• _TESTO DA LEGGERE_

Un «morbo cronico», come si legge nel saggio di Delumeau, «implacabilmente ricorrente la peste, per via delle sue ripetute comparse, non poteva fare a meno di provocare nelle popolazioni uno stato di ansia e di paura.»
Una paura concreta, che terrorizzava ancor di più perché se ne ignorava la causa, l’origine.
E allora l’ingegno e la fantasia umana, proponevano spiegazioni disparate che, se possibile, terrorizzavano ancor di più gli esseri umani.
La peste era una sorta di spietata punizione, “la giusta di Dio” come la chiamava ancora Boccaccio, che colpiva gli uomini con la sua mortifera mannaia per espiare atavici e ripetuti peccati.
Ma c’erano anche spiegazioni meno escatologiche, più “scientifiche” anche se non del tutto veritiere.
La peste sarebbe derivata «da esalazioni maligne prodotte dai cadaveri non sepolti, dai depositi d’immondizia, o persino emanate dalle profondità della terra.»
Spiegazioni a parte la peste devastò l’Europa specie nel corso del XIV secolo.
Fra il 1343 e il 1357 «Albi e Castres», come scrive Delumeau «persero meta della loro popolazione e il contagio avrebbe portato via nel 1350 – calcoli, a dire il vero, discutibili – il 50% degli abitanti di Magdeburgo, dal 50 al 66% di quelli di Amburgo, il 70% di quelli di Brema.»
Non solo la peste però.
Un’altra paura ricorrente, che atterriva forse più della stessa peste e altre “mortali malattie”, era l’angoscia connessa a cosa ci sarebbe stato dopo la morte.
Per tutto il medioevo la Chiesa ha meditato sulla fine dell’umanità, ricorrendo ai testi apocalittici.
I pittori si sono ingegnati a tradurre quegli astrusi testi con la forza dirompente delle immagini, in epiche rappresentazioni del “Giudizio universale.”
Nondimeno hanno fatto gli scultori.
I grandi portali delle cattedrali gotiche rendevano materica la punizione divina, uno spaventoso saluto che la Chiesa dava ai fedeli, l’infinito memento per tutti i comuni peccatori.
Ma anche nell’età moderna, nonostante una maggiore consapevolezza dell’uomo, il timore del “dopo” non scomparve, rimanendo uno dei tanti Moloch difficile da scacciare.
Ma la situazione non migliorò nei secoli successivi.

• _DATI FORNITI_
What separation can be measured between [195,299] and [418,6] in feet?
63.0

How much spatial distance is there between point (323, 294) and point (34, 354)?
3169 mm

• _ESERCIZI DA SVOLGERE_
A: Nel testo sulla peste e sulla paura della morte, riassuma in forma più breve il passo che inizia con «Un’altra paura ricorrente» e termina con «i comuni peccatori», conservandone i fatti principali.
B: Prosegua il testo sulla peste e sulla paura della morte a partire dal punto in cui si interrompe.

• _SOLUZIONI_
A: Un’altra paura ricorrente, forse più forte di quella della peste, era l’angoscia per ciò che sarebbe accaduto dopo la morte. Nel medioevo la Chiesa rifletté sulla fine dell’umanità attraverso i testi apocalittici. Pittori e scultori li tradussero in immagini: i primi con le rappresentazioni del “Giudizio universale”, i secondi con i portali delle cattedrali gotiche, che rendevano visibile la punizione divina come monito per i fedeli.

B:
Sul finire del XV secolo, nella liberale Firenze, città d’arte e lettere, l’ordine dei domenicani pubblicava un opuscoletto, il De comptemptu mundi in cui si leggeva: «O voi che siete ciechi, giudicate oggi la vostra posizione, giudicate voi stessi se la fine dei tempi non è venuta»
Strettamente connessa all’attesa di Dio c’era la paura per il diavolo che anche nel XV e XVI secolo atterrì, come accaduto in pieno medioevo, seppur in forme diverse e originali.
Timori vecchi come il mondo che vennero, all’indomani della scoperta dell’America, “democraticamente” esportati nel “nuovo mondo.”
La paura in Occidente di Jean Delumeau è uno di quei libri che inducono il lettore a riflettere sulla condizione umana che, al netto del passare del tempo e dell’inevitabile evoluzione, rimane ancorata al suolo, appesantita da paure vecchie e nuove, che hanno impedito e impediranno all’uomo di volare davvero.
La paura, qualunque sia la sua natura, è insita nell’uomo, una terribile compagna che non tradisce, rimanendo per sempre al suo fianco.
Un perfetto strumento perfetto di cui il potere, in ogni sua forma e in ogni epoca, si serve per atterrire le masse.
Ieri attraverso il timore per l’aldilà, per Satana, per le streghe e per gli ebrei.
Oggi, essenzialmente, la paura più diffusa è quella per l’immigrato.
Alla fine leggendo il bel saggio di Jean Delumeau ci si accorge che non è cambiato davvero nulla.
Con buona pace di chi ha sempre creduto che la storia fosse maestra di vita.